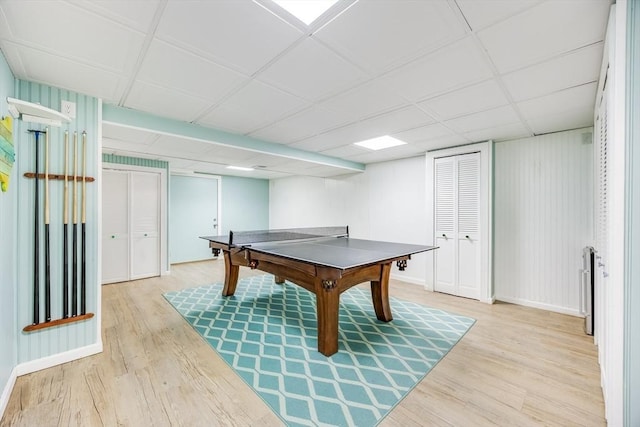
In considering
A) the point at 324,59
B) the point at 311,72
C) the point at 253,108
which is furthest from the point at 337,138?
the point at 324,59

--

SET EXERCISE: Copy the rows above word for word, leaving out the pictures.

WRITTEN SOLUTION:
In considering
A) the point at 324,59
B) the point at 311,72
C) the point at 253,108
which is furthest from the point at 337,138?
the point at 324,59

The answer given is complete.